═══ Page text
Comedy & Improv

If I Could Throwback Time with The Second City’s Clare McConnell

Yikes! I’ve been caught out by The Second City’s Clare McConnell. And I am suitably red-faced.

Clare McConnell

Let’s start at the very ending. As I close an interview with an artist I’m profiling, I sometimes ask what else I should have asked . . . just to give them the opportunity to add any final thoughts. This is where they might disclose a hidden talent for drumming, a penchant for winged eyeliner or a near-obsessive sushi addiction. Or that George Harrison is their favourite Beatle. Or they are a dual citizen of Ireland. You get the idea. So I ingenuously ask McConnell this question. 

For a moment, it’s like she’s up on stage, responding in real time to a fellow improv artist. The question is a gift, which she accepts in her character of larger-than-life comedian . . . and shreds me with by conjuring the interview that could have been: “You should have asked me to say something profound but hilarious to conclude this interview. A real banger of a closing statement,” she deadpans. “This is where I would have done that. It would have been relatable, and everyone would have loved it….if you had asked me that question.” 

I laugh out loud. Just for a second, even while appreciating her wit, I wish I had a do-over. Very apropos . . .  after all, I am interviewing her about If I Could #Throwback Time, the sketch-comedy revue she is performing on the Second City Mainstage. 

Originally from Calgary, McConnell has been a part of the Second City Touring Company for two years, and joined the Mainstage cast in July. “I have so many favourite sketches in this show!” she enthuses. The one that’s making me break the most these days is the Wacky Waving Inflatable love scene I do with Alan Shane Lewis.” She amplifies drily:, “We have fun.”  She feels “so lucky” to have had this much time on the Second City stage to try things and push her own boundaries. Although the Second City sketches are comedic, many are satiric or political, and almost all are anchored in a core of emotional truth.
══════
═══ Information shown
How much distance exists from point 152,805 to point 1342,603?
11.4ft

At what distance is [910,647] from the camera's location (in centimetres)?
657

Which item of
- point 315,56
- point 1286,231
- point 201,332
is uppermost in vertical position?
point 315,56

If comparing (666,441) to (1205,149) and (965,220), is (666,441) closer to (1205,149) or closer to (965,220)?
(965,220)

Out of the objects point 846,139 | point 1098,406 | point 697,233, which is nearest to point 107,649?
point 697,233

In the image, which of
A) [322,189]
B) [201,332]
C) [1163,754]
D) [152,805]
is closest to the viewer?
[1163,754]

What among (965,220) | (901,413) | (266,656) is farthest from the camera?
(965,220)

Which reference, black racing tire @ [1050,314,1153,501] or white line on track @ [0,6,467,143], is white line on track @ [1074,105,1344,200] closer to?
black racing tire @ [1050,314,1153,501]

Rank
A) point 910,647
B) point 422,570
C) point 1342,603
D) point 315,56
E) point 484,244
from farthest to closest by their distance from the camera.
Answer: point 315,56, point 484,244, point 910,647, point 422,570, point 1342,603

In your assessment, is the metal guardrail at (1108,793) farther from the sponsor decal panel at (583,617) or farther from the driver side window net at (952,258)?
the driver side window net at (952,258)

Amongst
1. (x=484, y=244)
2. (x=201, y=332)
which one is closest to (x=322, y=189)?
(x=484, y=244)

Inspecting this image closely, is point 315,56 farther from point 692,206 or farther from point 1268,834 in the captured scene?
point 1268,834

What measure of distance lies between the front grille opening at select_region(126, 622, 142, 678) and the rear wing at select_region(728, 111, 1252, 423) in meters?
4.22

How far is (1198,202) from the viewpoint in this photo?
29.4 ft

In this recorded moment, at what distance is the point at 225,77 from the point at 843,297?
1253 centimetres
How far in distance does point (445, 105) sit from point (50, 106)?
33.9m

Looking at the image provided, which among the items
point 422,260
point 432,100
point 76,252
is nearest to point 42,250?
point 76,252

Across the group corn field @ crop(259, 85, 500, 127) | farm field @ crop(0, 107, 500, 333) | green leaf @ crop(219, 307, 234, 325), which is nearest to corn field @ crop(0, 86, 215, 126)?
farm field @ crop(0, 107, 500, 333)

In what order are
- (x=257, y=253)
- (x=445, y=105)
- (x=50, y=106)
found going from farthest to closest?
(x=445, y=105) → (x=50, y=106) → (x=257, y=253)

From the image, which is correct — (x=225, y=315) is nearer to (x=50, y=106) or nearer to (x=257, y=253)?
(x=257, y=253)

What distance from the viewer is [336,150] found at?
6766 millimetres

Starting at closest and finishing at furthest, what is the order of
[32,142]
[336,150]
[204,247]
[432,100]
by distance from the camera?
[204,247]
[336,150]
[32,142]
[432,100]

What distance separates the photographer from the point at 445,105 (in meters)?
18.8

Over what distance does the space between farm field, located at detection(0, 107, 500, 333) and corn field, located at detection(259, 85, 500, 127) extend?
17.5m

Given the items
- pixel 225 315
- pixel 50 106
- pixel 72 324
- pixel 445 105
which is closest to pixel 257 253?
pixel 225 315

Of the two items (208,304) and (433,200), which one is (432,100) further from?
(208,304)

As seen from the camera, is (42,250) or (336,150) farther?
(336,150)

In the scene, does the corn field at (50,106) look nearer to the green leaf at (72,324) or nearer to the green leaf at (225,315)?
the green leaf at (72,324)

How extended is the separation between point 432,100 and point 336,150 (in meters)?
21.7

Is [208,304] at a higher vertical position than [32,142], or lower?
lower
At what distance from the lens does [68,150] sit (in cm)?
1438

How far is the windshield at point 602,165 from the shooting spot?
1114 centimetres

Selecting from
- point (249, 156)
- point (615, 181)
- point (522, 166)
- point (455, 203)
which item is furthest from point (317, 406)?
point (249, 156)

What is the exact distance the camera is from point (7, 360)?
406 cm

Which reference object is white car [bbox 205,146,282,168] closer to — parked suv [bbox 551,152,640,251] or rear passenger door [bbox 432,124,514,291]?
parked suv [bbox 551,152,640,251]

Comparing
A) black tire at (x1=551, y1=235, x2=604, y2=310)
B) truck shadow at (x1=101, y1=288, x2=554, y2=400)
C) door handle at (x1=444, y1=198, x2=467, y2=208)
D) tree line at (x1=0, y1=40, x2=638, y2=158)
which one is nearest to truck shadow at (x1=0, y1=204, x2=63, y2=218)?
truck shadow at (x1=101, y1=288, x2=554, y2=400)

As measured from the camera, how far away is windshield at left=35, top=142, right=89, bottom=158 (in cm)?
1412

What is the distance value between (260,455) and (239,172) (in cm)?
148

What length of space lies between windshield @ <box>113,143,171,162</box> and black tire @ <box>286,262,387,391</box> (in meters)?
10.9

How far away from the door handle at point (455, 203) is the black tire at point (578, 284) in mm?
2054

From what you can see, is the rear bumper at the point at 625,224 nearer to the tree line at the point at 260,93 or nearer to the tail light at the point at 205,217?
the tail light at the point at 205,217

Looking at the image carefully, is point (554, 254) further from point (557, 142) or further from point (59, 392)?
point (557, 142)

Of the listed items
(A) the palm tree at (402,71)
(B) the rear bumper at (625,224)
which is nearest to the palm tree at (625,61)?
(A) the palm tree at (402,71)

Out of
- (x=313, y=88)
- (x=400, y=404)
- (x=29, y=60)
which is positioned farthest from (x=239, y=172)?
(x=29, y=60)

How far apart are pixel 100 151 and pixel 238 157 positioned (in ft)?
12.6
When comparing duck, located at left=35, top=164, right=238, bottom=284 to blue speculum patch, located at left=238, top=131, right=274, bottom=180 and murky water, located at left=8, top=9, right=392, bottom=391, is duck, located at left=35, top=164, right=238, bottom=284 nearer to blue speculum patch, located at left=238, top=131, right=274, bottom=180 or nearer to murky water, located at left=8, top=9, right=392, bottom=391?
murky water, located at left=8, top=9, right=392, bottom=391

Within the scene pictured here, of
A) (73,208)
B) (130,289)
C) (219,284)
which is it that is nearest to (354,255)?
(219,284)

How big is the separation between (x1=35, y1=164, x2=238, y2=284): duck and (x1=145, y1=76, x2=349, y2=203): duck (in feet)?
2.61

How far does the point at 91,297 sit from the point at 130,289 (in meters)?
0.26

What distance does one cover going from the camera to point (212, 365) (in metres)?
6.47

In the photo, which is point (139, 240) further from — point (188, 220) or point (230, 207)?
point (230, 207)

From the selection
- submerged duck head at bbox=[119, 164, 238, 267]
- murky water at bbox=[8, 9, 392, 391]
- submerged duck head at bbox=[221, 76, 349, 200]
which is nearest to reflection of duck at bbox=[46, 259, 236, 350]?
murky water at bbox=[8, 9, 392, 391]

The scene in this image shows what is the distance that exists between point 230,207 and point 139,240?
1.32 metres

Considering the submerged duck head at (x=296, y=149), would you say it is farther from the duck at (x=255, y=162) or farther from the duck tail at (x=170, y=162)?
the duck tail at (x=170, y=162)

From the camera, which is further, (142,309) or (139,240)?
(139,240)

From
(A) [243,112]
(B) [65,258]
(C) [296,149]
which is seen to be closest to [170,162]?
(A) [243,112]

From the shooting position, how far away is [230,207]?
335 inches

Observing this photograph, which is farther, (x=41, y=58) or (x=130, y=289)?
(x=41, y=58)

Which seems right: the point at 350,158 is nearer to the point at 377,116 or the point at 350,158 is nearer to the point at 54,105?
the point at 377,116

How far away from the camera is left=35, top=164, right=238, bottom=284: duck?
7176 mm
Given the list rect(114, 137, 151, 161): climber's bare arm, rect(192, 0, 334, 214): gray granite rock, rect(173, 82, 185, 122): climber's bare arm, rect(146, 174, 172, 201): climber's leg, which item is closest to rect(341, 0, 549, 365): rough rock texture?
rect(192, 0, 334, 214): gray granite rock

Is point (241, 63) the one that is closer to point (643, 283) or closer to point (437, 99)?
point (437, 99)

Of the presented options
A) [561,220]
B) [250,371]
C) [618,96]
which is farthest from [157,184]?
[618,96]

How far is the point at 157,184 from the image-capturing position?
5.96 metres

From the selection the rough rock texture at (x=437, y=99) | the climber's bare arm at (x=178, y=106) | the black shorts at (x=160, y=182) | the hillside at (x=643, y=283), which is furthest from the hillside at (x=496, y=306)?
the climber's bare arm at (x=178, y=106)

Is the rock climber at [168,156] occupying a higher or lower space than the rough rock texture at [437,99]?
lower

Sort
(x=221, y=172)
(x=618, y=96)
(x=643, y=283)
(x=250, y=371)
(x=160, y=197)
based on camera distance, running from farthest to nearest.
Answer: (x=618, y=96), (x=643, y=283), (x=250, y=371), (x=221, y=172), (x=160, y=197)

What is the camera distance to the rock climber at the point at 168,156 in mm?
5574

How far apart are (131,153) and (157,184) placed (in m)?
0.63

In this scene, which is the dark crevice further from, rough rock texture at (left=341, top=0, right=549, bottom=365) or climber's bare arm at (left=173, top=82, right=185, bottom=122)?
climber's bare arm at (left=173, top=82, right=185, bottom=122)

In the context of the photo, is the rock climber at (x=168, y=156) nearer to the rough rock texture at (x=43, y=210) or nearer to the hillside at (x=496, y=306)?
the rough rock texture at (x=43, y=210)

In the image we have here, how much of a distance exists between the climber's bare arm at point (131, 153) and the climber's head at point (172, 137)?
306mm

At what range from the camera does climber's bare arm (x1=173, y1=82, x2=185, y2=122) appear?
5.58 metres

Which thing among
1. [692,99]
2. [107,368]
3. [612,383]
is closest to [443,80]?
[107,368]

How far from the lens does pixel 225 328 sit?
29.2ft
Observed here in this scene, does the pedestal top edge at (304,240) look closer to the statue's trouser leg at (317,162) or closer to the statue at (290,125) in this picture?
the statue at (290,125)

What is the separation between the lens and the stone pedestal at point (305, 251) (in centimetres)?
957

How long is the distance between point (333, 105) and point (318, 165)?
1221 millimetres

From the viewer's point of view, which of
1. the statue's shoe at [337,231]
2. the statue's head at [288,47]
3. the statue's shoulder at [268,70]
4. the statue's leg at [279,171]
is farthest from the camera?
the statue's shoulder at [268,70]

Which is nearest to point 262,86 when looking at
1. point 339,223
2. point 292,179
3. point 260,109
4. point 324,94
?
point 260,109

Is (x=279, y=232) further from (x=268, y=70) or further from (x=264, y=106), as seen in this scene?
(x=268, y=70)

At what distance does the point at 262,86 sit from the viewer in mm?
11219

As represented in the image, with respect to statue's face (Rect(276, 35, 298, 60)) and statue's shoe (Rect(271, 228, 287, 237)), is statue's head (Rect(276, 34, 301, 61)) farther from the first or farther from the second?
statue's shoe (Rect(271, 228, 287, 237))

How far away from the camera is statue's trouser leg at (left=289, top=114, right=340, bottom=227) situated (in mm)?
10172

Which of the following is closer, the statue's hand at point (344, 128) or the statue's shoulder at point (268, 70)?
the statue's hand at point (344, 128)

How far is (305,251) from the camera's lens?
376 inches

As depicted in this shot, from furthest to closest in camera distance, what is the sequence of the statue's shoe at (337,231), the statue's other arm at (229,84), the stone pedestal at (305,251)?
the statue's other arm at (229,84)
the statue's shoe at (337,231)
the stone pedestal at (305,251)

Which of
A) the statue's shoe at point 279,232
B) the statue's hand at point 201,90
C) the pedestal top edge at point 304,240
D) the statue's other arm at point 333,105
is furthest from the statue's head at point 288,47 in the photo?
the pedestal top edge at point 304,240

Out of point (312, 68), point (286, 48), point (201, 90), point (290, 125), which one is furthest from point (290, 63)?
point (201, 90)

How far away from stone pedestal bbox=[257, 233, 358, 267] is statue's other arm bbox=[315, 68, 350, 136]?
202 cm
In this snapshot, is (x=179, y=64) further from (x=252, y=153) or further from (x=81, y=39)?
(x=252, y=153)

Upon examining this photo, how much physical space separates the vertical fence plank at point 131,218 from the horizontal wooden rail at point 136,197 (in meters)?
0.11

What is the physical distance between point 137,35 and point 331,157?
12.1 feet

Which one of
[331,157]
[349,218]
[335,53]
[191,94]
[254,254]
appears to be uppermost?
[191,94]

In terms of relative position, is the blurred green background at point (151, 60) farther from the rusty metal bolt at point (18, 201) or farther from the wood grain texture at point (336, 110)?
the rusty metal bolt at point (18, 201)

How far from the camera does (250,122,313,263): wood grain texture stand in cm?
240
══════
* **Written tasks**
[A] Check each statement against the article about Clare McConnell: (i) McConnell is originally from Calgary. (ii) McConnell joined the Mainstage cast in January. (iii) McConnell has been part of the Second City Touring Company for five years. For each one, answer yes or no and quote the words from the article that decide it.
[B] According to the article about Clare McConnell, who performs the Wacky Waving Inflatable love scene with her?
[C] Quote the stretch of the article about Clare McConnell from "I laugh out" through "of emotional truth.".

* **Worked solutions**
[A]
(i) Yes: "Originally from Calgary, McConnell has been a part of the Second City Touring Company"
(ii) No: "joined the Mainstage cast in July"
(iii) No: "has been a part of the Second City Touring Company for two years"

[B] Alan Shane Lewis.

[C]
I laugh out loud. Just for a second, even while appreciating her wit, I wish I had a do-over. Very apropos . . .  after all, I am interviewing her about If I Could #Throwback Time, the sketch-comedy revue she is performing on the Second City Mainstage. 

Originally from Calgary, McConnell has been a part of the Second City Touring Company for two years, and joined the Mainstage cast in July. “I have so many favourite sketches in this show!” she enthuses. The one that’s making me break the most these days is the Wacky Waving Inflatable love scene I do with Alan Shane Lewis.” She amplifies drily:, “We have fun.”  She feels “so lucky” to have had this much time on the Second City stage to try things and push her own boundaries. Although the Second City sketches are comedic, many are satiric or political, and almost all are anchored in a core of emotional truth.